AI-driven malware refers to conventional malware that has been modified by Artificial Intelligence in order to be more efficient. AI-driven malware uses its intelligence to infect computers faster or make attacks more efficient. AI-driven malware is not a program that follows pre-written code. Instead, it can think for itself.

How can AI help to reduce malware?

Artificial Intelligence can be used to enhance malware in many ways. Some of these methods can be figurative while others are real-world.

DeepLocker Demonstrates Targeted Ransomware

Deeplocker is an AI-driven malware that has been deemed one of the most dangerous. Deeplocker was created by IBM Research as a proof of concept so it won’t be out there in the wild.

DeepLocker was created to show how AI can infiltrate ransomware onto a target device. Although ransomware developers may be able to launch a “shotgun blast” against a company, it’s unlikely they will infect all the computers. The alert might be too early for malware to reach most prominent targets.

DeepLocker was a teleconferencing program that smuggled in WannaCry. However, it didn’t activate any payload. Instead, it performed its duties as a Teleconferencing Program.

It would scan faces of people who used the software as it performed its task. It was designed to infect one person’s computer so it watched everyone who used the software. It would detect the target’s face and activate the payload. WannaCry would lock the computer down.

Adaptive Worms that Learn from Detection

AI is one possible use of AI in malware. A worm that “remembers each time an antivirus will detect it” is one example. Once it has learned what actions caused an antivirus to detect it, it stops performing the action and looks for another way to infect the PC.

This is especially dangerous because modern antivirus systems tend to follow strict guidelines and definitions. This means that worms don’t need to find a way into the system in order to set off alarms. It can then inform other strains about the weakness in the defense so that they can infect other computers more easily.

Independence from the Developer

Modern malware is very “dumb”. It can’t think for itself and make decisions. It does the tasks the developer assigned it before the infection occurred. The developer must broadcast the next set of instructions to the malware if they want the software to do something else.

This communication center is known as a “command & control” server (C&C). It must be kept secret. If the server is found, it can lead to arrests.

A C&C server is unnecessary if the malware is able to think for itself. The malware is released by the developer and the developer can just relax while the malware does the rest. The developer does not need to be careful about giving commands and can simply “set and forget” his malware.

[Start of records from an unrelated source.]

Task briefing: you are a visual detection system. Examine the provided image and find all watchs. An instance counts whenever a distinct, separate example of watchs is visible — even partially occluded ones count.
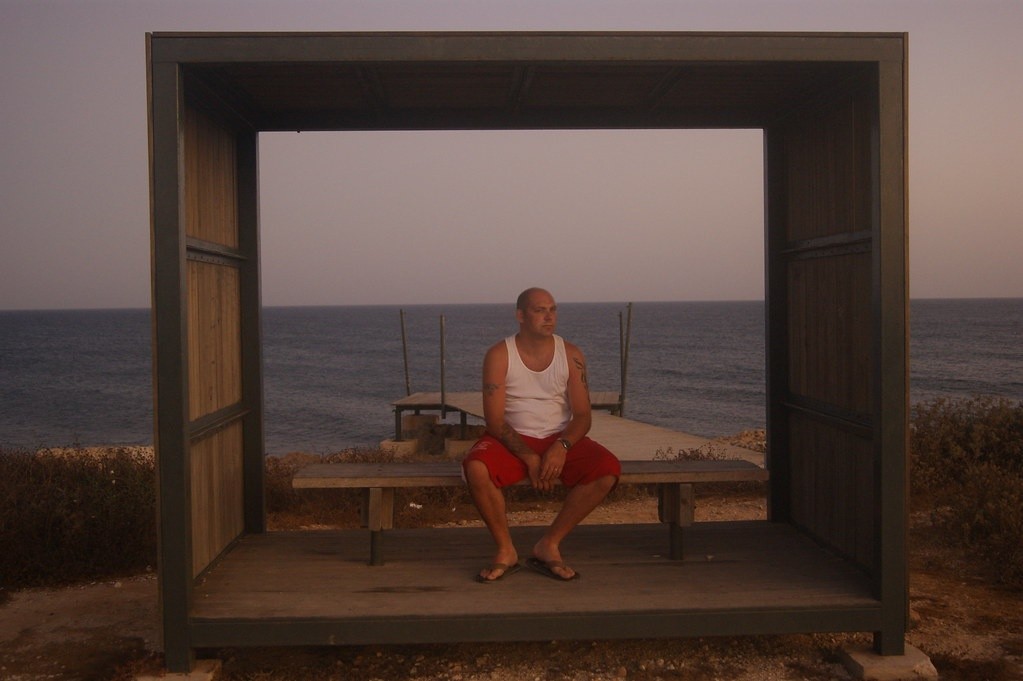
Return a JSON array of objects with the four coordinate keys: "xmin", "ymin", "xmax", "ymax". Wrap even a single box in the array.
[{"xmin": 557, "ymin": 438, "xmax": 572, "ymax": 450}]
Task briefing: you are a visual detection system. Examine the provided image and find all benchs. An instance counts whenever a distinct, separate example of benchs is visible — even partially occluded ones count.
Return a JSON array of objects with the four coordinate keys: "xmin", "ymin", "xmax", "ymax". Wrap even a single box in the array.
[{"xmin": 295, "ymin": 459, "xmax": 771, "ymax": 567}]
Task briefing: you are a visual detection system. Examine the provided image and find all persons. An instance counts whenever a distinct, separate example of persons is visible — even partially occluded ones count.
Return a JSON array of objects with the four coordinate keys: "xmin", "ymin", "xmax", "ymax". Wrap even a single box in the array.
[{"xmin": 463, "ymin": 288, "xmax": 621, "ymax": 583}]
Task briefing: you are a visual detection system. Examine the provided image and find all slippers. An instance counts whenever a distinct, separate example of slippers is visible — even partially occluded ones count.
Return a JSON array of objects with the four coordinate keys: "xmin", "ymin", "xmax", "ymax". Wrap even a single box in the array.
[
  {"xmin": 476, "ymin": 560, "xmax": 522, "ymax": 584},
  {"xmin": 526, "ymin": 557, "xmax": 579, "ymax": 582}
]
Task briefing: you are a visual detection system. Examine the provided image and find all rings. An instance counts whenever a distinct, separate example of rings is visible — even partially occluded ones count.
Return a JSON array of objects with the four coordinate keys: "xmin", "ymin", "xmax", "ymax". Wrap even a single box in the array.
[{"xmin": 554, "ymin": 468, "xmax": 558, "ymax": 472}]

Monitoring User Voices to Get Sensitive Information

An AI-driven malware can gain control of a target’s microphone and listen to what is being said nearby. The AI takes what it has heard and transcribes it into text. It then sends that text back to the developer. This makes it easier for developers who don’t need to listen to hours of audio recordings to discover trade secrets.

How can a computer “learn”?

Machine learning is a method by which malware can learn from its actions. This is an area of AI that deals with how computers learn from each other’s efforts. Because they don’t have to code for every situation, machine learning is a useful tool for AI developers. They tell the AI what is right and what is not and then allow it learn by trial and error.

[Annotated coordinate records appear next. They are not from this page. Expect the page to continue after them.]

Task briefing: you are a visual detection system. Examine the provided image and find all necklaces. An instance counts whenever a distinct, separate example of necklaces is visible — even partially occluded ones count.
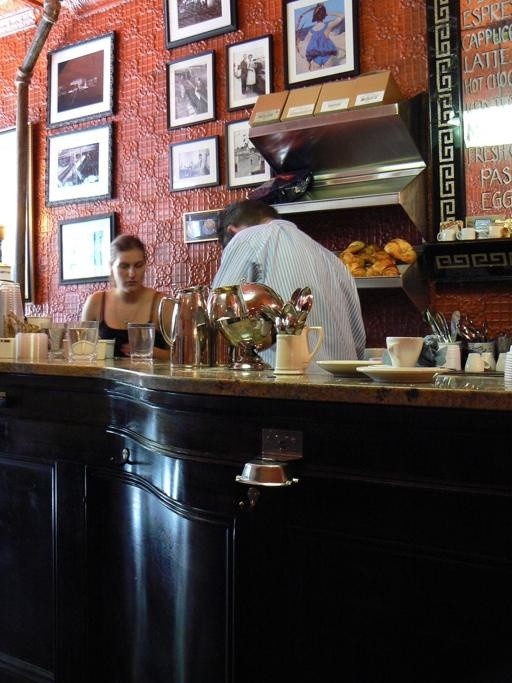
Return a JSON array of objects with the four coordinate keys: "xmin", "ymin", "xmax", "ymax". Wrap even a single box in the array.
[{"xmin": 119, "ymin": 301, "xmax": 144, "ymax": 323}]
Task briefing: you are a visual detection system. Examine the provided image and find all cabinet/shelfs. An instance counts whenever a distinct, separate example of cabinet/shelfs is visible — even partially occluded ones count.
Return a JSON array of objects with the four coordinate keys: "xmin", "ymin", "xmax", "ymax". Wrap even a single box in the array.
[{"xmin": 248, "ymin": 87, "xmax": 438, "ymax": 325}]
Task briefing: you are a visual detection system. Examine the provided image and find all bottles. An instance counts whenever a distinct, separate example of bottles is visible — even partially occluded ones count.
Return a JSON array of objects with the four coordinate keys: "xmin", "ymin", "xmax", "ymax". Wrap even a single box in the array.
[{"xmin": 488, "ymin": 222, "xmax": 505, "ymax": 239}]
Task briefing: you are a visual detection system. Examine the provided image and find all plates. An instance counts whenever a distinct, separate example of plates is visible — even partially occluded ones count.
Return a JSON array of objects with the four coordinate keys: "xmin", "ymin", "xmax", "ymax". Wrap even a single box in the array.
[
  {"xmin": 502, "ymin": 351, "xmax": 512, "ymax": 381},
  {"xmin": 358, "ymin": 364, "xmax": 448, "ymax": 385},
  {"xmin": 315, "ymin": 360, "xmax": 382, "ymax": 379}
]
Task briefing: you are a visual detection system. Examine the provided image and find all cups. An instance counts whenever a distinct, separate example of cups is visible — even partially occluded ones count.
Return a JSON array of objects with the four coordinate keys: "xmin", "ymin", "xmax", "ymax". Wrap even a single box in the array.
[
  {"xmin": 275, "ymin": 324, "xmax": 325, "ymax": 377},
  {"xmin": 66, "ymin": 318, "xmax": 99, "ymax": 363},
  {"xmin": 127, "ymin": 321, "xmax": 155, "ymax": 362},
  {"xmin": 464, "ymin": 352, "xmax": 490, "ymax": 373},
  {"xmin": 474, "ymin": 218, "xmax": 491, "ymax": 239},
  {"xmin": 435, "ymin": 227, "xmax": 477, "ymax": 241},
  {"xmin": 436, "ymin": 340, "xmax": 462, "ymax": 371},
  {"xmin": 385, "ymin": 336, "xmax": 426, "ymax": 367},
  {"xmin": 494, "ymin": 353, "xmax": 507, "ymax": 372},
  {"xmin": 48, "ymin": 322, "xmax": 68, "ymax": 361},
  {"xmin": 480, "ymin": 351, "xmax": 496, "ymax": 371}
]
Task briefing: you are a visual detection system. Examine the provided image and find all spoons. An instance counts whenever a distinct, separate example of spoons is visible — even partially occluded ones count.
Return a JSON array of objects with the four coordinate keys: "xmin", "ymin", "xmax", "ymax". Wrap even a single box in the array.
[{"xmin": 276, "ymin": 286, "xmax": 313, "ymax": 334}]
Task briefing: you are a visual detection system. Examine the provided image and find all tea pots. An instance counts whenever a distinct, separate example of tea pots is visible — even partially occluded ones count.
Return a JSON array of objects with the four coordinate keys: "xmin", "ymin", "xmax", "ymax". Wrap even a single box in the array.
[{"xmin": 158, "ymin": 281, "xmax": 214, "ymax": 367}]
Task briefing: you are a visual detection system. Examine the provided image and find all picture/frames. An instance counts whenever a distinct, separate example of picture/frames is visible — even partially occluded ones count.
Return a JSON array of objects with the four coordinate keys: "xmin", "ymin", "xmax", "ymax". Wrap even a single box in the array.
[
  {"xmin": 57, "ymin": 210, "xmax": 116, "ymax": 285},
  {"xmin": 44, "ymin": 120, "xmax": 112, "ymax": 208},
  {"xmin": 281, "ymin": 0, "xmax": 361, "ymax": 87},
  {"xmin": 0, "ymin": 121, "xmax": 34, "ymax": 305},
  {"xmin": 45, "ymin": 28, "xmax": 117, "ymax": 130},
  {"xmin": 163, "ymin": 1, "xmax": 274, "ymax": 245}
]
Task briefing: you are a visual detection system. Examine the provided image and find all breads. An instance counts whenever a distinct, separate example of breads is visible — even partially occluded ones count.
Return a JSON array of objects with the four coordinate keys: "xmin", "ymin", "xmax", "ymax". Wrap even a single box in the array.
[{"xmin": 339, "ymin": 238, "xmax": 417, "ymax": 277}]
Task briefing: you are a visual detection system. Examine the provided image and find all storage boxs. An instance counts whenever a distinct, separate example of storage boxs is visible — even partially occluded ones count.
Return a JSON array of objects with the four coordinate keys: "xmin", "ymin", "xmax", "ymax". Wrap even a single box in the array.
[
  {"xmin": 247, "ymin": 90, "xmax": 290, "ymax": 127},
  {"xmin": 280, "ymin": 82, "xmax": 322, "ymax": 120},
  {"xmin": 313, "ymin": 70, "xmax": 409, "ymax": 117}
]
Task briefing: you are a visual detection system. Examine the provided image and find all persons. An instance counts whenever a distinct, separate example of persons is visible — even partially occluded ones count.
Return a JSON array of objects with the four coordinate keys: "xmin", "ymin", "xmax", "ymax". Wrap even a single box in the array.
[
  {"xmin": 206, "ymin": 198, "xmax": 368, "ymax": 374},
  {"xmin": 240, "ymin": 52, "xmax": 248, "ymax": 95},
  {"xmin": 302, "ymin": 3, "xmax": 344, "ymax": 71},
  {"xmin": 81, "ymin": 233, "xmax": 174, "ymax": 359},
  {"xmin": 198, "ymin": 153, "xmax": 205, "ymax": 175},
  {"xmin": 246, "ymin": 54, "xmax": 258, "ymax": 93},
  {"xmin": 177, "ymin": 66, "xmax": 204, "ymax": 108}
]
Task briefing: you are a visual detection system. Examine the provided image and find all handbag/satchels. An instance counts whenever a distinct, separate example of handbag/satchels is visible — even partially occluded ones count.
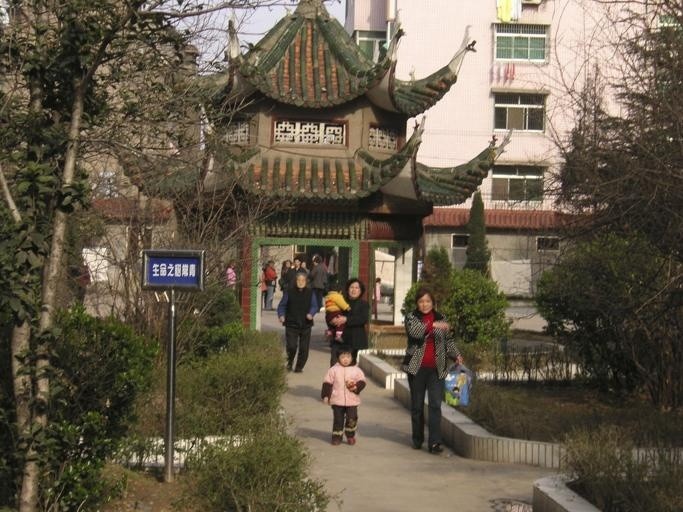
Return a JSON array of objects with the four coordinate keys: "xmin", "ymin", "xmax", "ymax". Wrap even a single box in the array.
[{"xmin": 445, "ymin": 362, "xmax": 473, "ymax": 407}]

AI-trained by machine learning faces an obstacle and will try different ways to get past it. It will initially fail to overcome the challenge. However, the computer will report on what went wrong and how it can improve. It eventually learns and tries many times to get the correct answer.

Machine learning is used by malware developers to find the best way to attack a system. The system logs any errors and makes a note of what caused them. The malware will continue to adapt its attack methods in the future for better results.

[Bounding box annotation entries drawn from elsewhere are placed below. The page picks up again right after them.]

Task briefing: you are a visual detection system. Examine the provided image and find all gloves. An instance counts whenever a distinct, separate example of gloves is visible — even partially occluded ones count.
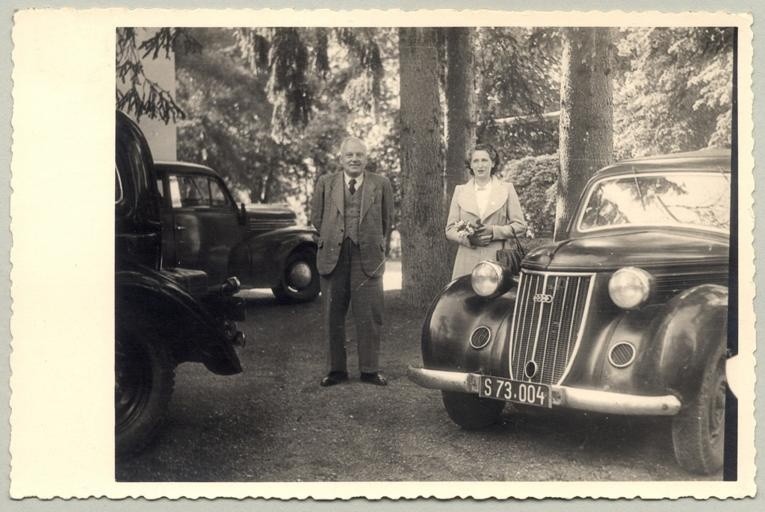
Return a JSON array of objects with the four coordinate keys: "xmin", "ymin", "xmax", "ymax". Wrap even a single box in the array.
[{"xmin": 469, "ymin": 219, "xmax": 494, "ymax": 246}]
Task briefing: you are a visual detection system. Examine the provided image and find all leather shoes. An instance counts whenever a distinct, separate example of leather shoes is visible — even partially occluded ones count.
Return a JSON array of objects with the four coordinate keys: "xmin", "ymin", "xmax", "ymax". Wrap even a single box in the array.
[
  {"xmin": 361, "ymin": 373, "xmax": 386, "ymax": 385},
  {"xmin": 321, "ymin": 373, "xmax": 347, "ymax": 385}
]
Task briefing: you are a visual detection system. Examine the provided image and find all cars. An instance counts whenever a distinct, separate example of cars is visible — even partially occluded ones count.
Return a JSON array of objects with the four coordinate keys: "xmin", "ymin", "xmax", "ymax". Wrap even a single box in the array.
[
  {"xmin": 398, "ymin": 145, "xmax": 733, "ymax": 477},
  {"xmin": 154, "ymin": 159, "xmax": 321, "ymax": 306},
  {"xmin": 115, "ymin": 105, "xmax": 248, "ymax": 460}
]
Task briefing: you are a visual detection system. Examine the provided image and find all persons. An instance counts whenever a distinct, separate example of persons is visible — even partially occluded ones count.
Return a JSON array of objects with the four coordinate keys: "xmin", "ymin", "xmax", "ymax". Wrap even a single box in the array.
[
  {"xmin": 443, "ymin": 143, "xmax": 530, "ymax": 283},
  {"xmin": 309, "ymin": 136, "xmax": 395, "ymax": 386}
]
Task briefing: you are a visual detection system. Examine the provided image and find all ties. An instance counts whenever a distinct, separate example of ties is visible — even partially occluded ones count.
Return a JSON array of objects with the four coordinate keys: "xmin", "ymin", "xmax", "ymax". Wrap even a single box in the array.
[{"xmin": 349, "ymin": 179, "xmax": 356, "ymax": 193}]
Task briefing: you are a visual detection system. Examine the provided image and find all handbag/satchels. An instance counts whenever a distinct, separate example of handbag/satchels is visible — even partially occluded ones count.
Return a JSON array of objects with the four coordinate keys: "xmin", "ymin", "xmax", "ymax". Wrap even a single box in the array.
[{"xmin": 496, "ymin": 248, "xmax": 530, "ymax": 274}]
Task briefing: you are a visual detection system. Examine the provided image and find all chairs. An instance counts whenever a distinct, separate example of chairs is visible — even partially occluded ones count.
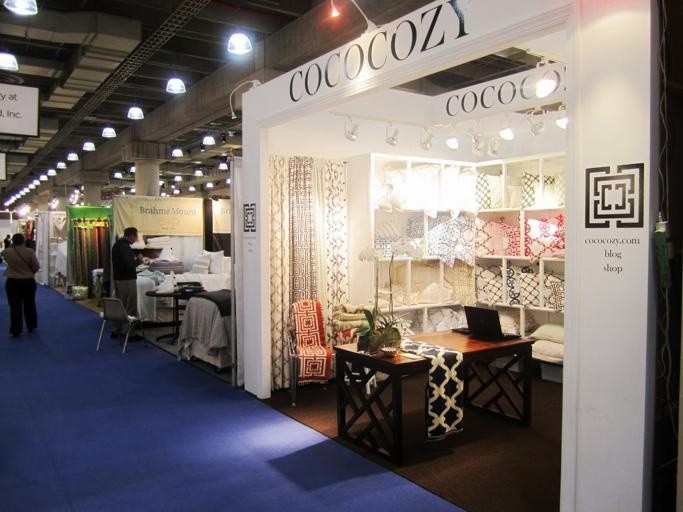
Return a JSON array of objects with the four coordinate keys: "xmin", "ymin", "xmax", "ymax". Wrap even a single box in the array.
[
  {"xmin": 96, "ymin": 298, "xmax": 149, "ymax": 354},
  {"xmin": 287, "ymin": 299, "xmax": 336, "ymax": 406}
]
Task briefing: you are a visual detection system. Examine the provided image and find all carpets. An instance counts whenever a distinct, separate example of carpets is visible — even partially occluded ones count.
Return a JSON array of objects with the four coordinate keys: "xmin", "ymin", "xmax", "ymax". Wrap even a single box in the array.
[{"xmin": 50, "ymin": 285, "xmax": 562, "ymax": 512}]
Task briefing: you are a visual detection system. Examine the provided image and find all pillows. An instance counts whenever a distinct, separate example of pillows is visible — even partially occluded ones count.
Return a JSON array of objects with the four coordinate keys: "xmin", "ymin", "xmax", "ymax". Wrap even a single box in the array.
[
  {"xmin": 191, "ymin": 248, "xmax": 231, "ymax": 276},
  {"xmin": 375, "ymin": 164, "xmax": 563, "ymax": 361}
]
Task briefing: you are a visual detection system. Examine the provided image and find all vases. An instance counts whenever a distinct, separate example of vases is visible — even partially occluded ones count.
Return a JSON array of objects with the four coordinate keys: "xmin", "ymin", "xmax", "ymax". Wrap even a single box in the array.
[{"xmin": 356, "ymin": 328, "xmax": 405, "ymax": 355}]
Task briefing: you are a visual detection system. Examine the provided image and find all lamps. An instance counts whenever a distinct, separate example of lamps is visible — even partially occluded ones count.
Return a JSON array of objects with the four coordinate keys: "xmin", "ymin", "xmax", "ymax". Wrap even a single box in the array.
[
  {"xmin": 4, "ymin": 162, "xmax": 67, "ymax": 208},
  {"xmin": 81, "ymin": 130, "xmax": 96, "ymax": 152},
  {"xmin": 102, "ymin": 112, "xmax": 117, "ymax": 140},
  {"xmin": 171, "ymin": 141, "xmax": 184, "ymax": 158},
  {"xmin": 327, "ymin": 2, "xmax": 344, "ymax": 21},
  {"xmin": 68, "ymin": 186, "xmax": 86, "ymax": 207},
  {"xmin": 160, "ymin": 54, "xmax": 189, "ymax": 96},
  {"xmin": 113, "ymin": 169, "xmax": 123, "ymax": 179},
  {"xmin": 126, "ymin": 91, "xmax": 146, "ymax": 125},
  {"xmin": 222, "ymin": 3, "xmax": 257, "ymax": 59},
  {"xmin": 66, "ymin": 139, "xmax": 80, "ymax": 161},
  {"xmin": 122, "ymin": 189, "xmax": 137, "ymax": 195},
  {"xmin": 202, "ymin": 127, "xmax": 217, "ymax": 147},
  {"xmin": 158, "ymin": 163, "xmax": 232, "ymax": 197},
  {"xmin": 130, "ymin": 161, "xmax": 137, "ymax": 174},
  {"xmin": 329, "ymin": 47, "xmax": 568, "ymax": 155}
]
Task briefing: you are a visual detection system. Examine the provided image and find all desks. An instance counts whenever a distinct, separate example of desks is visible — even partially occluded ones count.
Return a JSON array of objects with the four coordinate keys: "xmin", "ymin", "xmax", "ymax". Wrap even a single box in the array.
[
  {"xmin": 176, "ymin": 288, "xmax": 231, "ymax": 372},
  {"xmin": 131, "ymin": 247, "xmax": 163, "ymax": 258},
  {"xmin": 146, "ymin": 288, "xmax": 209, "ymax": 345},
  {"xmin": 333, "ymin": 331, "xmax": 537, "ymax": 467}
]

How can we defend ourselves against malware-driven AI?

Machine-learning AI exploits the way antiviruses currently work. This is the big problem with machine learning AI. Antiviruses like to follow simple rules. If a program falls within a certain niche, the antivirus blocks it.

AI-driven malware will not work according to hard and established rules. It will continue to probe the defenses in an attempt to get through. Once it is in, it will be able to perform its task without any interruption until the antivirus has received updates that are specific for the threat.

What’s the best way of fighting this “smart malware”? AI-driven antivirus programs are a great way to put out fire with fire. These programs don’t rely on static rules to detect malware like the current ones. They analyze the program’s behavior and stop it if it is acting maliciously according to the antivirus.